Tell how many lines of the data include the word "zařízení". Nothing but the number belongs in the answer.
----------
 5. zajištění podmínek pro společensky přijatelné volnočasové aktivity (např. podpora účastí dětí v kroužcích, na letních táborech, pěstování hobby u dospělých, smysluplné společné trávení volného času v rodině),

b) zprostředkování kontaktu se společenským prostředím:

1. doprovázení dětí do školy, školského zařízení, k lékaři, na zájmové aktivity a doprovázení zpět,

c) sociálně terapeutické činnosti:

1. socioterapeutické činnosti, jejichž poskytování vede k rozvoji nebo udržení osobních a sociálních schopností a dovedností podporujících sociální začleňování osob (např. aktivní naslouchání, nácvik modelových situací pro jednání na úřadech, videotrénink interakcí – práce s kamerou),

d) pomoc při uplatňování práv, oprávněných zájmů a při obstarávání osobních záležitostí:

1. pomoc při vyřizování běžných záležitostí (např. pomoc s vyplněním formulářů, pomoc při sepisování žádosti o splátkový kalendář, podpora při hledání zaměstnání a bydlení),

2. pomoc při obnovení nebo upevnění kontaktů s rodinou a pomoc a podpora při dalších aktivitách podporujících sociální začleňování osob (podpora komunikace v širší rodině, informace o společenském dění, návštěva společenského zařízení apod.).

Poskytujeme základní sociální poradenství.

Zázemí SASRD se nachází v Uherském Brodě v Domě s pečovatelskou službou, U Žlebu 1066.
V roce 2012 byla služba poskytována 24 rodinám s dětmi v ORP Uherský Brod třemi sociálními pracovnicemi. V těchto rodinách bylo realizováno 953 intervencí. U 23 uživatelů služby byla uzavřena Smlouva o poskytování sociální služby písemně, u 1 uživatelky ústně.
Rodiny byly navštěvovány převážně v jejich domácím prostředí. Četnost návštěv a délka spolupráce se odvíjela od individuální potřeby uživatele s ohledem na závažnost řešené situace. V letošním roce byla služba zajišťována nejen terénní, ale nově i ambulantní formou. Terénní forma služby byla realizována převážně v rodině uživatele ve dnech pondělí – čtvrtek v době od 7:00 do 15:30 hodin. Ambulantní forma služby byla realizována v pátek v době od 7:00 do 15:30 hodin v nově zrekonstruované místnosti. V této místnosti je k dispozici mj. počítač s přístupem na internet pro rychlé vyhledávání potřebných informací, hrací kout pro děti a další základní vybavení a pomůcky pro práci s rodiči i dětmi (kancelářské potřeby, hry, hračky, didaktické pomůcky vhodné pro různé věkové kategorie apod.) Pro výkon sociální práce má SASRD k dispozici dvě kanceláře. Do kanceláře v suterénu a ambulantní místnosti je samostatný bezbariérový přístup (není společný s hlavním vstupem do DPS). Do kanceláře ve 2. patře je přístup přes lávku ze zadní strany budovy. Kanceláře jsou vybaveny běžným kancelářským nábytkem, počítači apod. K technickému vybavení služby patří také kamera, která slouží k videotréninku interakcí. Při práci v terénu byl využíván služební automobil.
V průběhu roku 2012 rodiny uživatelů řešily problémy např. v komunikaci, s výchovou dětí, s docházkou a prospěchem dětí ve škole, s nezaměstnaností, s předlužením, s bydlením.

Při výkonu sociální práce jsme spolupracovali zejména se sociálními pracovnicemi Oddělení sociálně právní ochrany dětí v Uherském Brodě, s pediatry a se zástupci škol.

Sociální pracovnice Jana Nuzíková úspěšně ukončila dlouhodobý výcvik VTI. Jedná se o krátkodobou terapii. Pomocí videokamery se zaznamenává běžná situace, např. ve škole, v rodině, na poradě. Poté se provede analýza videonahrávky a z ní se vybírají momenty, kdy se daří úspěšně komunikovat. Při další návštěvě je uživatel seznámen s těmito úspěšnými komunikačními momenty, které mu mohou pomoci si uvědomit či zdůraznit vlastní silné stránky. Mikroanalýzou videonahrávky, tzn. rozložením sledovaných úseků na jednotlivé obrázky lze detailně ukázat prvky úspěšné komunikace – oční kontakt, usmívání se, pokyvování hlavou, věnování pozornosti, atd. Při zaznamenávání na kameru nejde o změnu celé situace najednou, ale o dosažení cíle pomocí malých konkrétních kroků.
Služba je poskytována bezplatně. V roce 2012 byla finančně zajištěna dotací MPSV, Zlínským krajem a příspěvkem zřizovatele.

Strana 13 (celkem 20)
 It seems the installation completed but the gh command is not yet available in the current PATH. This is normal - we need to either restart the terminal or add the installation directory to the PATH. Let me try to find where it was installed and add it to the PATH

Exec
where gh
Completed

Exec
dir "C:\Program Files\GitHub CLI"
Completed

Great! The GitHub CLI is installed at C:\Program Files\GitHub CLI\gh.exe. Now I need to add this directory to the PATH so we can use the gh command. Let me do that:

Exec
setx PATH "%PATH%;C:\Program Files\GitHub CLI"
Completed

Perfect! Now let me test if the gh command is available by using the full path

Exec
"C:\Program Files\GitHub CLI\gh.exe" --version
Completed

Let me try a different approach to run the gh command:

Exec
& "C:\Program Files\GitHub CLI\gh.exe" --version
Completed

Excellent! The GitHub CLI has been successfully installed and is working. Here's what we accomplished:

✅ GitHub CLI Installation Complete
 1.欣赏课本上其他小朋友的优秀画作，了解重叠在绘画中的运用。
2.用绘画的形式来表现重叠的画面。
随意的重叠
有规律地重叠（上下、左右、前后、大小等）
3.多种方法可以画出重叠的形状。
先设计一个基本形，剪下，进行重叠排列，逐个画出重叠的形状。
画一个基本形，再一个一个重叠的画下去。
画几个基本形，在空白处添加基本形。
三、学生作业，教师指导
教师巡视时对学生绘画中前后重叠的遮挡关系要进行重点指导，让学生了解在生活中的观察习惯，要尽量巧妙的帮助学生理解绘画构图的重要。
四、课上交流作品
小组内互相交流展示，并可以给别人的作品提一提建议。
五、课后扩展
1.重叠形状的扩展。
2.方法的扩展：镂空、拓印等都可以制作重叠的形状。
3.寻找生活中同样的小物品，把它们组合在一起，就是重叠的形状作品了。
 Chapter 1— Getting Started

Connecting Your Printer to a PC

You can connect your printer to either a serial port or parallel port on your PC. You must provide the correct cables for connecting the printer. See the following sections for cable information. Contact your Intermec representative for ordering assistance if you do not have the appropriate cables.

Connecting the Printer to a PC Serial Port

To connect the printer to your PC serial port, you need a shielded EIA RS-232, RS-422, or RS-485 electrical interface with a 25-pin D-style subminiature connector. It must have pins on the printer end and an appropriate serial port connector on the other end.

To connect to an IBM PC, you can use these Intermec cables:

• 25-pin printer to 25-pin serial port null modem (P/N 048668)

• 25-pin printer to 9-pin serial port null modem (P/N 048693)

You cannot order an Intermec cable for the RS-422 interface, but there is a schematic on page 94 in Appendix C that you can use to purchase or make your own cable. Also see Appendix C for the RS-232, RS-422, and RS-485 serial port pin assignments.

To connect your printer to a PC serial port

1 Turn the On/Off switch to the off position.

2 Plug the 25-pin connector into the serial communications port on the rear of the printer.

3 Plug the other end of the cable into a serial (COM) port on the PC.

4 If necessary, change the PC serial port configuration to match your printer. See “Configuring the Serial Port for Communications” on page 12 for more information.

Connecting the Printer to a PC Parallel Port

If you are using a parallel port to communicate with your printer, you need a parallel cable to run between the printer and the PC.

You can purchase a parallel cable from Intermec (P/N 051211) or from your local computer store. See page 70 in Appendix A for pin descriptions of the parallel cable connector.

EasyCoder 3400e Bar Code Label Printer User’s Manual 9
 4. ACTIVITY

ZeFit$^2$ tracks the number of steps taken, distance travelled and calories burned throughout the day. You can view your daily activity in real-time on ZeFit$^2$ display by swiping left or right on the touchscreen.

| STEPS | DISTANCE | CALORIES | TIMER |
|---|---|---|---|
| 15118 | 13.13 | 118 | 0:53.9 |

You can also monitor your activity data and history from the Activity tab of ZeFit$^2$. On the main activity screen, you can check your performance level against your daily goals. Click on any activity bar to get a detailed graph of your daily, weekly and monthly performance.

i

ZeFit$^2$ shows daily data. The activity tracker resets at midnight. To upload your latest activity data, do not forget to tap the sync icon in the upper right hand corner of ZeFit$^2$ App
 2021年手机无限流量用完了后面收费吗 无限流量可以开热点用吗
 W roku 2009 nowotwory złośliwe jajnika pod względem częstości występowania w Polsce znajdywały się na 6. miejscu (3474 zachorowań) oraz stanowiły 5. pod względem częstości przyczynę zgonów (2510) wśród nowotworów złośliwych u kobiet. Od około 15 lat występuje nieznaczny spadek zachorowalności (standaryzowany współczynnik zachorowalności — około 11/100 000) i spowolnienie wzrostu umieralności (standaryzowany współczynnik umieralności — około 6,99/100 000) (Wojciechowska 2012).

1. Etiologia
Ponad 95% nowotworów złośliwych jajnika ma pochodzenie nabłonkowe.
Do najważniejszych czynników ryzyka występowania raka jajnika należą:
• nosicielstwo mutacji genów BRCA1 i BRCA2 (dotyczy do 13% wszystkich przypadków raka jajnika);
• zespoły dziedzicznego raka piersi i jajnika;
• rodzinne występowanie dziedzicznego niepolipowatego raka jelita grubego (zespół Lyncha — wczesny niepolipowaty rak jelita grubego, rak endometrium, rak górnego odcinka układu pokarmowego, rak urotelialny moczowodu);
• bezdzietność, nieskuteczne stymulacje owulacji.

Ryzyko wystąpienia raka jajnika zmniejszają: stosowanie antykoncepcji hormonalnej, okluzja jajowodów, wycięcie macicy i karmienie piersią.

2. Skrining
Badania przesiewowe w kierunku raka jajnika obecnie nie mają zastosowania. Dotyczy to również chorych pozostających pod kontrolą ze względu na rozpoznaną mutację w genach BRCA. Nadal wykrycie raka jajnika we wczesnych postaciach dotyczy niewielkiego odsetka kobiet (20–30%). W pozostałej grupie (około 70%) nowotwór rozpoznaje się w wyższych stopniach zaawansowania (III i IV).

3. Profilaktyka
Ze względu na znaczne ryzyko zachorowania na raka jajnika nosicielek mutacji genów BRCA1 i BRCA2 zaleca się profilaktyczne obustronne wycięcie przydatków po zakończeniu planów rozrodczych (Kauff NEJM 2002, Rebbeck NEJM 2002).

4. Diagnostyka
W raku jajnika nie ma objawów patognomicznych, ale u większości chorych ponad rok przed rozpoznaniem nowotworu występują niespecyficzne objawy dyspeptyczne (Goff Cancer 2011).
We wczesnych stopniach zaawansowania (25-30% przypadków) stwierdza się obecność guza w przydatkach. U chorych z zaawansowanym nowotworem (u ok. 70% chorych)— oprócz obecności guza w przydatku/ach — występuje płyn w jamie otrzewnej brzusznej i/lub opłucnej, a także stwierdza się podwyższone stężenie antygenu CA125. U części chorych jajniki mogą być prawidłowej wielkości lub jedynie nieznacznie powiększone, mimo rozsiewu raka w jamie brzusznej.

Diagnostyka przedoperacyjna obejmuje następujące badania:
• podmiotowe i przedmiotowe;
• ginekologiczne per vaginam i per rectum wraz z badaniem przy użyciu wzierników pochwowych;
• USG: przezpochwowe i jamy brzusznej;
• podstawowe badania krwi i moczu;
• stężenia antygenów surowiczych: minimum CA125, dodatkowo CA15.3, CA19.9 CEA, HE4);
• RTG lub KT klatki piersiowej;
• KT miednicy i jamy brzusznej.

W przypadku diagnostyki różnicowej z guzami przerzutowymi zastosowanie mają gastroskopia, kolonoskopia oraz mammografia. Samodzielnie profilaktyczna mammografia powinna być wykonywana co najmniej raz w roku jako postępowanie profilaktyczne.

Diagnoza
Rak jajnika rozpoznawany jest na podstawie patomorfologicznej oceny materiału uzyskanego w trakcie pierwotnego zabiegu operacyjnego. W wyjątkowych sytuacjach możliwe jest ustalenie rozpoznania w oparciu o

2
----------
▶ **RESULT BELOW**
2